**THE TASK**
Restate every record exactly as it is written, while omitting the pictures it holds.

Short web captions
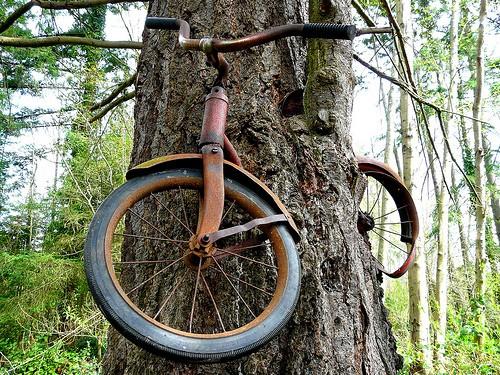 dviratis medyje 3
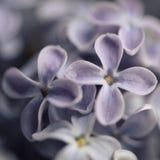 Κινηματογράφηση σε πρώτο πλάνο των ιωδών λουλουδιών Ένα σύμβολο της εποχής άνοιξης στοκ εικόνες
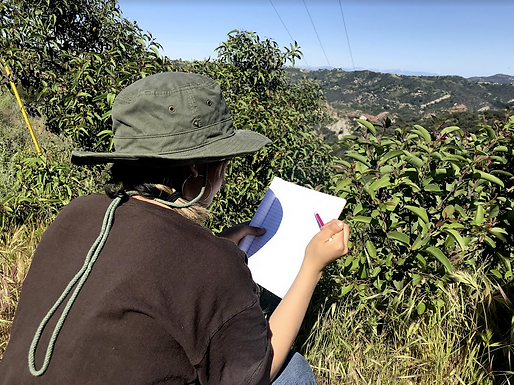 An Introduction to Nature Journaling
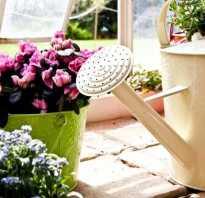 Подкормка комнатных цветов осенью. Подкормка домашних цветов и растений народными средствами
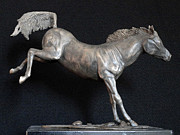 Art Sculptures Sculptures - Cavallo  by Roberto Bianchi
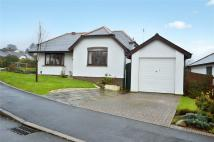Bungalow for sale in Moorland View...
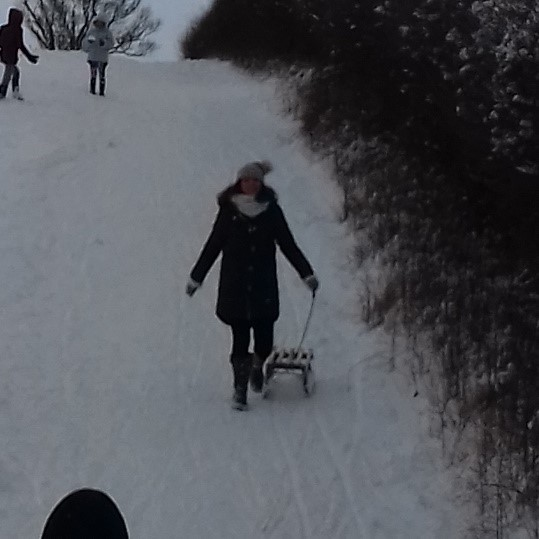 Tobogganing in the meadows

**SOLVED EXERCISE**
 dviratis medyje 3
 Κινηματογράφηση σε πρώτο πλάνο των ιωδών λουλουδιών Ένα σύμβολο της εποχής άνοιξης στοκ εικόνες
 An Introduction to Nature Journaling
 Подкормка комнатных цветов осенью. Подкормка домашних цветов и растений народными средствами
 Art Sculptures Sculptures - Cavallo  by Roberto Bianchi
Bungalow for sale in Moorland View...
 Tobogganing in the meadows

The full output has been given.